### Data to use:
###
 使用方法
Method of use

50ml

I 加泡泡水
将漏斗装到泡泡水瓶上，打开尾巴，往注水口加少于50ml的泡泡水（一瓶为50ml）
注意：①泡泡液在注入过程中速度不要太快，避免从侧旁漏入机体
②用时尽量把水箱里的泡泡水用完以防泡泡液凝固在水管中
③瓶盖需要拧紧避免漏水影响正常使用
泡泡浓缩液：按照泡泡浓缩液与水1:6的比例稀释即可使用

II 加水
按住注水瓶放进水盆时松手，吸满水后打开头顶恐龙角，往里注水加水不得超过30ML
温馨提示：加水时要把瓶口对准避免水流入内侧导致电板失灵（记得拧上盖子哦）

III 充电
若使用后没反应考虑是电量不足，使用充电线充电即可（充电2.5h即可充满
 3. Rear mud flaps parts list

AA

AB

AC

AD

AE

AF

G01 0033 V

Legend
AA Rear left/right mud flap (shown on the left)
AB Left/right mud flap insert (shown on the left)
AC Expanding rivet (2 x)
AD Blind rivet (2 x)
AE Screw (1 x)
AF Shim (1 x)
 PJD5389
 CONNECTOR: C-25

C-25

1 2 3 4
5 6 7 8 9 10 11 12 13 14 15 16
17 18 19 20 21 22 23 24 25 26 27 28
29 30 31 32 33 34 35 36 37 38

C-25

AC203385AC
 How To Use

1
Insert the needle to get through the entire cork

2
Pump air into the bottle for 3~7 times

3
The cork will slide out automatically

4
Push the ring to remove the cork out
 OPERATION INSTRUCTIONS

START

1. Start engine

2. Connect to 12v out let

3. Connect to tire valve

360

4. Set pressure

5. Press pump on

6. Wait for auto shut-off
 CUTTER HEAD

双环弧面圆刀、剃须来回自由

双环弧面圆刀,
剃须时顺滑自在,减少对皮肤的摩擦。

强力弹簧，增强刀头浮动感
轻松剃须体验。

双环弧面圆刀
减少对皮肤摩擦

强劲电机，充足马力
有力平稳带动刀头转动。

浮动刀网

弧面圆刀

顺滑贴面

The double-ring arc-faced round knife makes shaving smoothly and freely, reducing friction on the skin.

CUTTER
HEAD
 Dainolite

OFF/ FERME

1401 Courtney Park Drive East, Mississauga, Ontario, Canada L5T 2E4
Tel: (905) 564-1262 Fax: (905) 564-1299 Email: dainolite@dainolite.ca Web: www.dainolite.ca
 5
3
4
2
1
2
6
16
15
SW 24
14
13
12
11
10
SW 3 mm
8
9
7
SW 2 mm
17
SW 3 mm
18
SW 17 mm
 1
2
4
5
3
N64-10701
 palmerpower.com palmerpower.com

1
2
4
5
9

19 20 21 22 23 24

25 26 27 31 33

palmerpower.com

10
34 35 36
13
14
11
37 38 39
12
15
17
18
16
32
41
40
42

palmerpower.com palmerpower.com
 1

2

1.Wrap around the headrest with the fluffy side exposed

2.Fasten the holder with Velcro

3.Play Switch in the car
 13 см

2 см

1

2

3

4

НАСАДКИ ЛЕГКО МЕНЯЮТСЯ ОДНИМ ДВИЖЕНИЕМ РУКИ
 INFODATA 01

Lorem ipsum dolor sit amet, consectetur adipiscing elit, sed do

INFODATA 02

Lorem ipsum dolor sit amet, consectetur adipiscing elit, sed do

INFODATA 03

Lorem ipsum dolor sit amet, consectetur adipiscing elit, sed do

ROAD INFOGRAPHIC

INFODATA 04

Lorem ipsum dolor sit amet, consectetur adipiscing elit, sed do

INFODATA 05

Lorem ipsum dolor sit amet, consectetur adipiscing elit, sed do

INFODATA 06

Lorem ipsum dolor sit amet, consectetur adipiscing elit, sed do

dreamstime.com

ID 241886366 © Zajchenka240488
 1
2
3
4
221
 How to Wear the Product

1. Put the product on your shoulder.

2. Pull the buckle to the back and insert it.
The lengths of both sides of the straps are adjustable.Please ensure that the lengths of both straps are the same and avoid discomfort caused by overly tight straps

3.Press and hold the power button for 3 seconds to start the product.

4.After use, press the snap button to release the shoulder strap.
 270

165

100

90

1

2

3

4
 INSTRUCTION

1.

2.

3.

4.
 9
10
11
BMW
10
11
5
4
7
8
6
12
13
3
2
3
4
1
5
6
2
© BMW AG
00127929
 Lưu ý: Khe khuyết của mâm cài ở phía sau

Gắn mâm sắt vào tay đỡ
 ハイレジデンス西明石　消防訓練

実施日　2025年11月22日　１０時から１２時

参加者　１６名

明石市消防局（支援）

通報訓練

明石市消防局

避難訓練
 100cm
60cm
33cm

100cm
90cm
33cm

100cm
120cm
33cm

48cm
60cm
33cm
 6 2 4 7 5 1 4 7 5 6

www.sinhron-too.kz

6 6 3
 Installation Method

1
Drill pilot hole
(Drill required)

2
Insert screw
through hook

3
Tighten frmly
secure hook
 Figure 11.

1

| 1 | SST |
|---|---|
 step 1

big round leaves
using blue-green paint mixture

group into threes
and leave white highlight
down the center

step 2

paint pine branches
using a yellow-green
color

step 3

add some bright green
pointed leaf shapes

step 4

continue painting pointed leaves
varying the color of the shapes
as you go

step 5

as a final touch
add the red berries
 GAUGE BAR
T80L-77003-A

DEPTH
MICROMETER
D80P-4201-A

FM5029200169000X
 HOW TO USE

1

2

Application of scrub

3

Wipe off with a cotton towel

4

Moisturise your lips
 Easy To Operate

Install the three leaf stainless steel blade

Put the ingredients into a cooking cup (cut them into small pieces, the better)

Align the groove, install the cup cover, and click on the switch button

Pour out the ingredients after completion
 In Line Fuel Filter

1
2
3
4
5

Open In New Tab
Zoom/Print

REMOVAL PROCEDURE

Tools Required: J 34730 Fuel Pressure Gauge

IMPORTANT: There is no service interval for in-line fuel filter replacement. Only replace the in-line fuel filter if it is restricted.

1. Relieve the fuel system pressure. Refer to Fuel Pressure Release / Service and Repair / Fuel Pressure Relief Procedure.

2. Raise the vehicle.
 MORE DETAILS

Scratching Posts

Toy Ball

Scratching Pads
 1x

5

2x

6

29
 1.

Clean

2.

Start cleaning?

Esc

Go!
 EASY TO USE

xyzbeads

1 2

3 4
###
### Task statement:
Scan the material and collect every line that contains "button".

### Written solution:
3.Press and hold the power button for 3 seconds to start the product.
4.After use, press the snap button to release the shoulder strap.
Align the groove, install the cup cover, and click on the switch button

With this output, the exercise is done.